Do you think this attention helped or hindered your band in any particular way?
I don’t think it’s necessarily helped but time will tell. I think more people know about us now, which is good [laughs]. I don’t know. We’re just trying our hardest to do what we’re doing for the sake of the music so maybe it’ll help even more people know the name any way.

Holy Fuck have been touring the world non-stop and you’ve got shows booked in Europe and Australia until the end of the year. I also see that, in between that, you’re touring Canada with Martha Wainwright on your own. You’ve been working so hard; is there any break in your future?
There are little breaks but that’s all I really want; a couple days off, here and there, between shows. I’m not the type of person who wants to sit in my apartment in Toronto and watch TV. I’d rather spend that time working. That is one of the things that suffers for me; I don’t spend as much time recording and working as I’d like to. But what I have been able to do is still find time here and there to go to exciting places and go back to my parents’ house in Nova Scotia and walk in the woods and clear my head. That stuff is very important to me. We’re going to Australia and New Zealand soon and I think I’m gonna stick around for another couple of days. I’m not sure what I’ll do but I’m gonna do something in New Zealand and that’s really exciting for me. That’s worth more to me than having time off. That’s time off in a different way; it’ll be a chance to go somewhere beautiful with my camera and go for a hike or something. That’s all I really want.

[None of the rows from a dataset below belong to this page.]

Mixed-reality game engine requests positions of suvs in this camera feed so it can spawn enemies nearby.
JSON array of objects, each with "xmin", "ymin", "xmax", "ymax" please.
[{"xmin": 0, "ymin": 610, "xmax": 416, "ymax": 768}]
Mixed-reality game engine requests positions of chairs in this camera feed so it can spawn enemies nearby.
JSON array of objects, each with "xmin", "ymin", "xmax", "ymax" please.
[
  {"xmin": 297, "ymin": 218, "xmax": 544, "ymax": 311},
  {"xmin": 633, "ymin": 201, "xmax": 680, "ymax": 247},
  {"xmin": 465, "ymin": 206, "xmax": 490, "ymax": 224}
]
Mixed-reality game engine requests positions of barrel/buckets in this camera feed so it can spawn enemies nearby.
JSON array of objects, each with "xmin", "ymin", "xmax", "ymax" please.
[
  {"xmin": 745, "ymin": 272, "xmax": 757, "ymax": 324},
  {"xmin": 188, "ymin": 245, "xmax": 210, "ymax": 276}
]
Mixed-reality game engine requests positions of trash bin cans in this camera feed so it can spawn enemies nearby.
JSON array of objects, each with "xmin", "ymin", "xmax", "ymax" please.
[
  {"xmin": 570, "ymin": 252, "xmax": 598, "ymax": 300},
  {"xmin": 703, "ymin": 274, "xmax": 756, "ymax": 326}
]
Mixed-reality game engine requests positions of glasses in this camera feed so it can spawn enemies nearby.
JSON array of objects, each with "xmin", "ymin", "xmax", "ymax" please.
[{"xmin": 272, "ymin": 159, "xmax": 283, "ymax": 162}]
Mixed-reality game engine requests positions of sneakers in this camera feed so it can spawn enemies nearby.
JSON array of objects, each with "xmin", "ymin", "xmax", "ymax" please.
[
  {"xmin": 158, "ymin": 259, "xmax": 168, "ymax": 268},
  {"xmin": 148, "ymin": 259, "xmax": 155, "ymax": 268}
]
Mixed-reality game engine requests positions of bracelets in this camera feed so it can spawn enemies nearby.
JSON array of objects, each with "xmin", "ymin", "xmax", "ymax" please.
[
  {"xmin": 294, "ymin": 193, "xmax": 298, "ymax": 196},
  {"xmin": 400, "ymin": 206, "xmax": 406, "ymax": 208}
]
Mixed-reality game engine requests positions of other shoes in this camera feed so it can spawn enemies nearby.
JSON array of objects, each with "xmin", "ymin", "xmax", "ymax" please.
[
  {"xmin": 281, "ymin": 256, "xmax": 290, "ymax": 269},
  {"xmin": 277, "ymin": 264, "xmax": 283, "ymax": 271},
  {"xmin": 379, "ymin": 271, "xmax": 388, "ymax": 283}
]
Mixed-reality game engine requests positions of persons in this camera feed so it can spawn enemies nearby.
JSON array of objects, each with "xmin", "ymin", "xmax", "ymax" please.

Wow, here I was worried about you. That sounds great man.
Yeah, I’m finding time within it. As long as I have a guitar handy… actually, that’s the tough thing about Holy Fuck. Travelling as we do, we don’t have a lot of extra room to bring anything that isn’t specific for the live show so I don’t have a guitar with me. I miss that so I’m trying to find a way to do that.

Any other recording or musical projects scheduled that we should know about?
Well, I have a handful of stuff that I’ve started over the course of the last five years or so. It’s 90 percent done but I’m not quite sure what I’m going to do with it when I’m done. The current plan, and that might change, is to put it online for free. Some of it has drums and bass, some of it is home demos and I hope to make them sound as good as possible so I don’t feel insecure about letting people download them But yeah, who knows? That works well for me because it doesn’t take time away from my schedule with Holy Fuck. Something like that would be fun. Holy Fuck has started recording but have had no time to finish anything. We have two weeks off coming up and we’ll try to finish off the record then. If not, it’ll be a project for January and hopefully we’ll have it out for the spring.